A multi-tenant software (SAAS) application is organized in azure. The application incudes is a website that tenants can use to manage applications for their own users. This application allows tenants to use the Active Directory Federation Service (ADFs) to access the tenant's website when a user uses a federated identity verified by the Active Directory of the Organization. Figure 2 shows an overview of the process.


Figure 2-how users access applications in large enterprise users

In the scenario shown in figure 2, the merchant authenticates its identity Provider (step 1), in which case ADFs. The token issued by ADFs after the tenant is successfully verified. The client browser forwards this token to the SaaS application's federated provider, and its trusted tenant's ADFs sends a token so that the retrieved token is a valid SaaS federated provider (step 2 ).

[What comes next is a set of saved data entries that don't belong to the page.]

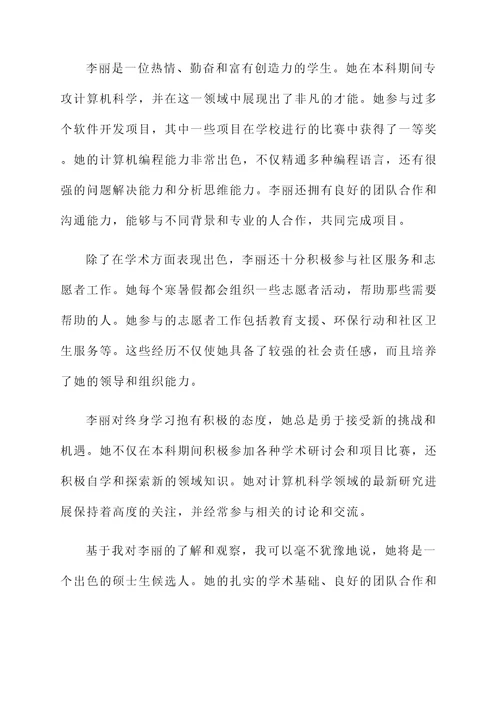 李丽是一位热情、勤奋和富有创造力的学生。她在本科期间专攻计算机科学，并在这一领域中展现出了非凡的才能。她参与过多个软件开发项目，其中一些项目在学校进行的比赛中获得了一等奖。她的计算机编程能力非常出色，不仅精通多种编程语言，还有很强的问题解决能力和分析思维能力。李丽还拥有良好的团队合作和沟通能力，能够与不同背景和专业的人合作，共同完成项目。

除了在学术方面表现出色，李丽还十分积极参与社区服务和志愿者工作。她每个寒暑假都会组织一些志愿者活动，帮助那些需要帮助的人。她参与的志愿者工作包括教育支援、环保行动和社区卫生服务等。这些经历不仅使她具备了较强的社会责任感，而且培养了她的领导和组织能力。

李丽对终身学习抱有积极的态度，她总是勇于接受新的挑战和机遇。她不仅在本科期间积极参加各种学术研讨会和项目比赛，还积极自学和探索新的领域知识。她对计算机科学领域的最新研究进展保持着高度的关注，并经常参与相关的讨论和交流。

基于我对李丽的了解和观察，我可以毫不犹豫地说，她将是一个出色的硕士生候选人。她的扎实的学术基础、良好的团队合作和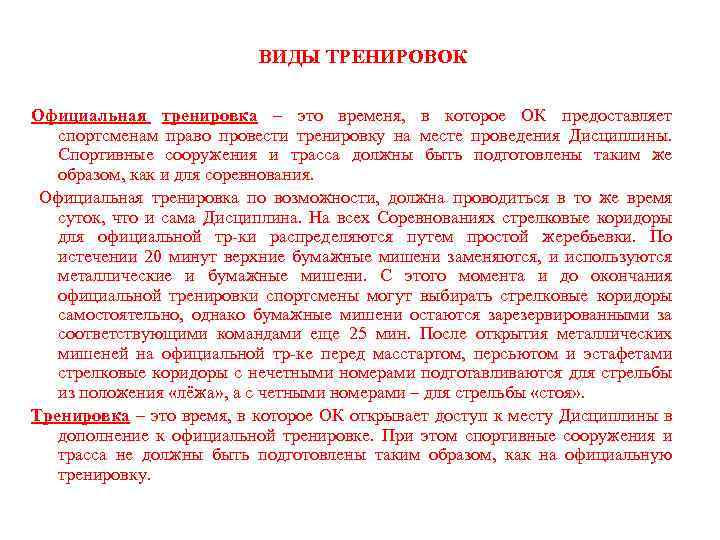 ВИДЫ ТРЕНИРОВОК

Официальная тренировка – это временя, в которое ОК предоставляет спортсменам право провести тренировку на месте проведения Дисциплины. Спортивные сооружения и трасса должны быть подготовлены таким же образом, как и для соревнования.

Официальная тренировка по возможности, должна проводиться в то же время суток, что и сама Дисциплина. На всех Соревнованиях стрелковые коридоры для официальной тр-ки распределяются путем простой жеребьевки. По истечении 20 минут верхние бумажные мишени заменяются, и используются металлические и бумажные мишени. С этого момента и до окончания официальной тренировки спортсмены могут выбирать стрелковые коридоры самостоятельно, однако бумажные мишени остаются зарезервированными за соответствующими командами еще 25 мин. После открытия металлических мишеней на официальной тр-ке перед масстартом, персьютом и эстафетами стрелковые коридоры с нечетными номерами подготавливаются для стрельбы из положения «лёжа», а с четными номерами – для стрельбы «стоя».

Тренировка – это время, в которое ОК открывает доступ к месту Дисциплины в дополнение к официальной тренировке. При этом спортивные сооружения и трасса не должны быть подготовлены таким образом, как на официальную тренировку.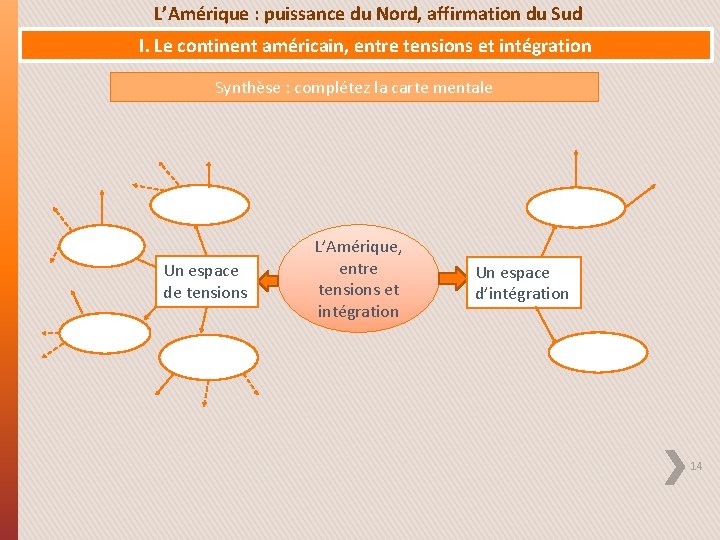 L’Amérique : puissance du Nord, affirmation du Sud

I. Le continent américain, entre tensions et intégration

Synthèse : complétez la carte mentale

Un espace de tensions

L’Amérique, entre tensions et intégration

Un espace d’intégration

14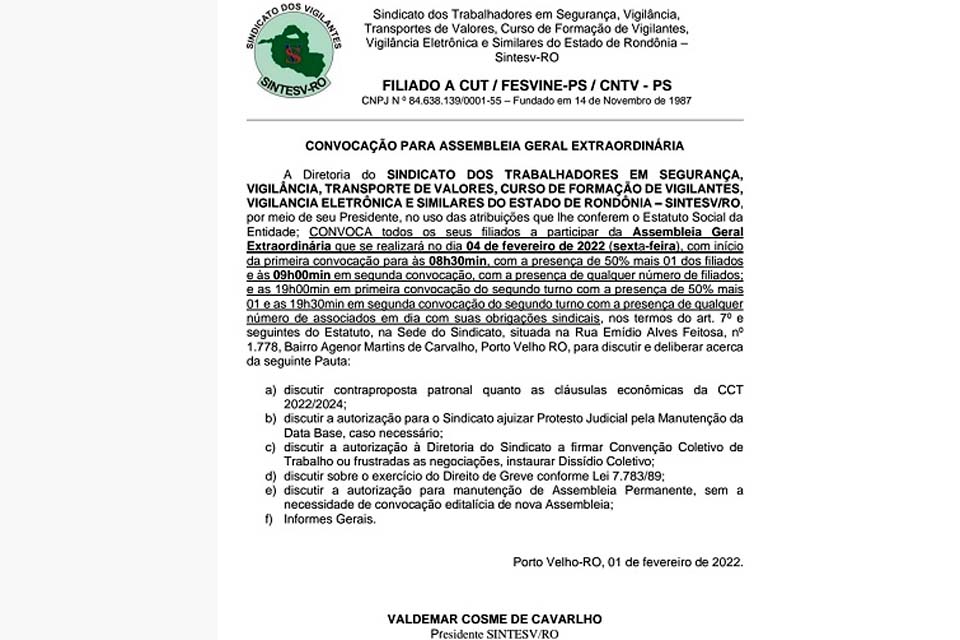 SINDICATO DOS VIGILANTES
SINTESV-RO

Sindicato dos Trabalhadores em Segurança, Vigilância, Transportes de Valores, Curso de Formação de Vigilantes, Vigilância Eletrônica e Similares do Estado de Rondônia – Sintesv-RO

FILIADO A CUT / FESVINE-PS / CNTV - PS
CNPJ N º 84.638.139/0001-55 – Fundado em 14 de Novembro de 1987

CONVOCAÇÃO PARA ASSEMBLEIA GERAL EXTRAORDINÁRIA

A Diretoria do SINDICATO DOS TRABALHADORES EM SEGURANÇA, VIGILÂNCIA, TRANSPORTE DE VALORES, CURSO DE FORMAÇÃO DE VIGILANTES, VIGILANCIA ELETRÔNICA E SIMILARES DO ESTADO DE RONDÔNIA – SINTESV/RO, por meio de seu Presidente, no uso das atribuições que lhe conferem o Estatuto Social da Entidade; CONVOCA todos os seus filiados a participar da Assembleia Geral Extraordinária que se realizará no dia 04 de fevereiro de 2022 (sexta-feira), com início da primeira convocação para às 08h30min, com a presença de 50% mais 01 dos filiados e às 09h00min em segunda convocação, com a presença de qualquer número de filiados; e as 19h00min em primeira convocação do segundo turno com a presença de 50% mais 01 e as 19h30min em segunda convocação do segundo turno com a presença de qualquer número de associados em dia com suas obrigações sindicais, nos termos do art. 7º e seguintes do Estatuto, na Sede do Sindicato, situada na Rua Emídio Alves Feitosa, nº 1.778, Bairro Agenor Martins de Carvalho, Porto Velho RO, para discutir e deliberar acerca da seguinte Pauta:

a) discutir contraproposta patronal quanto as cláusulas econômicas da CCT 2022/2024;
b) discutir a autorização para o Sindicato ajuizar Protesto Judicial pela Manutenção da Data Base, caso necessário;
c) discutir a autorização à Diretoria do Sindicato a firmar Convenção Coletivo de Trabalho ou frustradas as negociações, instaurar Dissídio Coletivo;
d) discutir sobre o exercício do Direito de Greve conforme Lei 7.783/89;
e) discutir a autorização para manutenção de Assembleia Permanente, sem a necessidade de convocação editalícia de nova Assembleia;
f) Informes Gerais.

Porto Velho-RO, 01 de fevereiro de 2022.

VALDEMAR COSME DE CAVARLHO
Presidente SINTESV/RO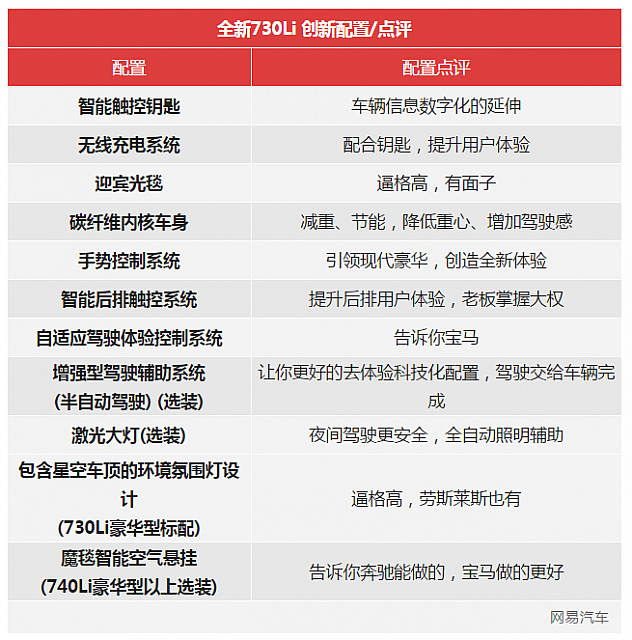 全新730Li 创新配置/点评

| 配置 | 配置点评 |
|---|---|
| 智能触控钥匙 | 车辆信息数字化的延伸 |
| 无线充电系统 | 配合钥匙，提升用户体验 |
| 迎宾光毯 | 逼格高，有面子 |
| 碳纤维内核车身 | 减重、节能，降低重心、增加驾驶感 |
| 手势控制系统 | 引领现代豪华，创造全新体验 |
| 智能后排触控系统 | 提升后排用户体验，老板掌握大权 |
| 自适应驾驶体验控制系统 | 告诉你宝马 |
| 增强型驾驶辅助系统 (半自动驾驶) (选装) | 让你更好的去体验科技化配置，驾驶交给车辆完成 |
| 激光大灯(选装) | 夜间驾驶更安全，全自动照明辅助 |
| 包含星空车顶的环境氛围灯设计 (730Li豪华型标配) | 逼格高，劳斯莱斯也有 |
| 魔毯智能空气悬挂 (740Li豪华型以上选装) | 告诉你奔驰能做的，宝马做的更好 |

网易汽车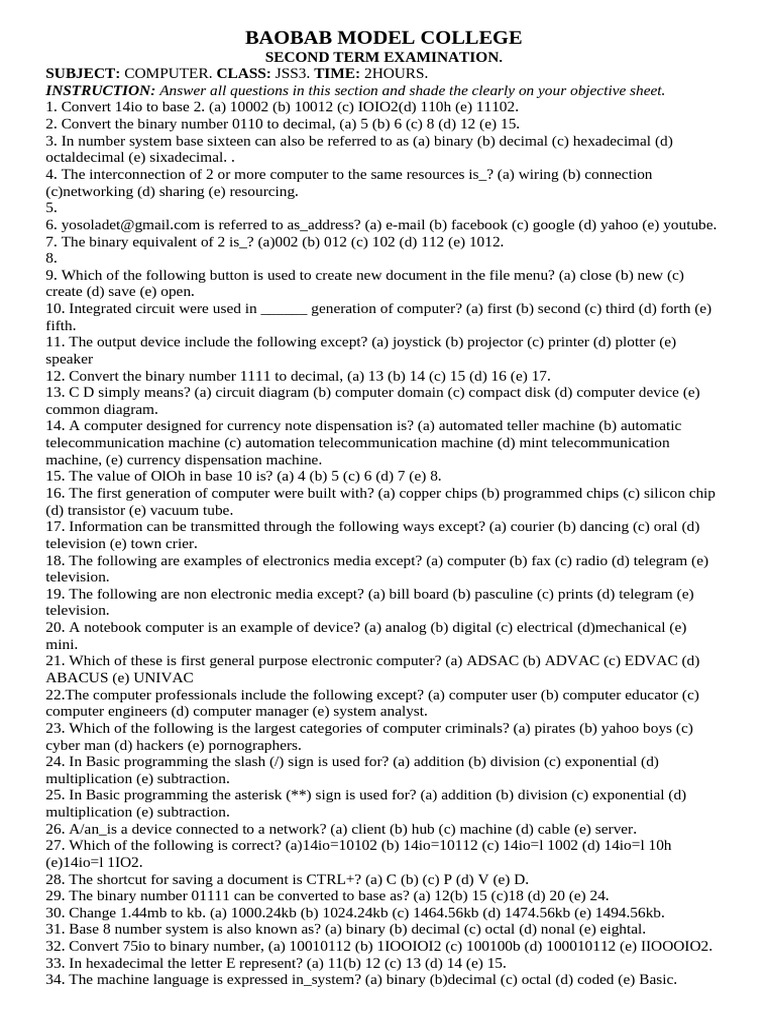 BAOBAB MODEL COLLEGE
SECOND TERM EXAMINATION.

SUBJECT: COMPUTER. CLASS: JSS3. TIME: 2HOURS.
INSTRUCTION: Answer all questions in this section and shade the clearly on your objective sheet.
1. Convert 14io to base 2. (a) 10002 (b) 10012 (c) IOIO2(d) 110h (e) 11102.
2. Convert the binary number 0110 to decimal, (a) 5 (b) 6 (c) 8 (d) 12 (e) 15.
3. In number system base sixteen can also be referred to as (a) binary (b) decimal (c) hexadecimal (d) octaldecimal (e) sixadecimal. .
4. The interconnection of 2 or more computer to the same resources is_? (a) wiring (b) connection (c)networking (d) sharing (e) resourcing.
5.
6. yosoladet@gmail.com is referred to as_address? (a) e-mail (b) facebook (c) google (d) yahoo (e) youtube.
7. The binary equivalent of 2 is_? (a)002 (b) 012 (c) 102 (d) 112 (e) 1012.
8.
9. Which of the following button is used to create new document in the file menu? (a) close (b) new (c) create (d) save (e) open.
10. Integrated circuit were used in ______ generation of computer? (a) first (b) second (c) third (d) forth (e) fifth.
11. The output device include the following except? (a) joystick (b) projector (c) printer (d) plotter (e) speaker
12. Convert the binary number 1111 to decimal, (a) 13 (b) 14 (c) 15 (d) 16 (e) 17.
13. C D simply means? (a) circuit diagram (b) computer domain (c) compact disk (d) computer device (e) common diagram.
14. A computer designed for currency note dispensation is? (a) automated teller machine (b) automatic telecommunication machine (c) automation telecommunication machine (d) mint telecommunication machine, (e) currency dispensation machine.
15. The value of OlOh in base 10 is? (a) 4 (b) 5 (c) 6 (d) 7 (e) 8.
16. The first generation of computer were built with? (a) copper chips (b) programmed chips (c) silicon chip (d) transistor (e) vacuum tube.
17. Information can be transmitted through the following ways except? (a) courier (b) dancing (c) oral (d) television (e) town crier.
18. The following are examples of electronics media except? (a) computer (b) fax (c) radio (d) telegram (e) television.
19. The following are non electronic media except? (a) bill board (b) pasculine (c) prints (d) telegram (e) television.
20. A notebook computer is an example of device? (a) analog (b) digital (c) electrical (d)mechanical (e) mini.
21. Which of these is first general purpose electronic computer? (a) ADSAC (b) ADVAC (c) EDVAC (d) ABACUS (e) UNIVAC
22.The computer professionals include the following except? (a) computer user (b) computer educator (c) computer engineers (d) computer manager (e) system analyst.
23. Which of the following is the largest categories of computer criminals? (a) pirates (b) yahoo boys (c) cyber man (d) hackers (e) pornographers.
24. In Basic programming the slash (/) sign is used for? (a) addition (b) division (c) exponential (d) multiplication (e) subtraction.
25. In Basic programming the asterisk (**) sign is used for? (a) addition (b) division (c) exponential (d) multiplication (e) subtraction.
26. A/an_is a device connected to a network? (a) client (b) hub (c) machine (d) cable (e) server.
27. Which of the following is correct? (a)14io=10102 (b) 14io=10112 (c) 14io=l 1002 (d) 14io=l 10h (e)14io=l 1IO2.
28. The shortcut for saving a document is CTRL+? (a) C (b) (c) P (d) V (e) D.
29. The binary number 01111 can be converted to base as? (a) 12(b) 15 (c)18 (d) 20 (e) 24.
30. Change 1.44mb to kb. (a) 1000.24kb (b) 1024.24kb (c) 1464.56kb (d) 1474.56kb (e) 1494.56kb.
31. Base 8 number system is also known as? (a) binary (b) decimal (c) octal (d) nonal (e) eightal.
32. Convert 75io to binary number, (a) 10010112 (b) 1IOOIOI2 (c) 100100b (d) 100010112 (e) IIOOOIO2.
33. In hexadecimal the letter E represent? (a) 11(b) 12 (c) 13 (d) 14 (e) 15.
34. The machine language is expressed in_system? (a) binary (b)decimal (c) octal (d) coded (e) Basic.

If necessary, the right to execute the claim in the token on the SAAs Federation provider requires a change prior to the new token identified by the application returned to the client browser (Step 3. The token issued by the SAAs federated provider trusted by the application, and the authorization rule is applied for using the Token's right request (step 4 ).

Tenants no longer need to remember different creden。 to access the application, and the Administrator tenant's company will be able to access the list of users of the application in their own ADFs configuration.


Cloud Computing Design Model (9) -- identity Federation

Contact Us

The content source of this page is from Internet, which doesn't represent Alibaba Cloud's opinion; products and services mentioned on that page don't have any relationship with Alibaba Cloud. If the content of the page makes you feel confusing, please write us an email, we will handle the problem within 5 days after receiving your email.

If you find any instances of plagiarism from the community, please send an email to: and provide relevant evidence. A staff member will contact you within 5 working days.

A Free Trial That Lets You Build Big!

Start building with 50+ products and up to 12 months usage for Elastic Compute Service

  • Sales Support

    1 on 1 presale consultation

  • After-Sales Support

    24/7 Technical Support 6 Free Tickets per Quarter Faster Response

  • Alibaba Cloud offers highly flexible support services tailored to meet your exact needs.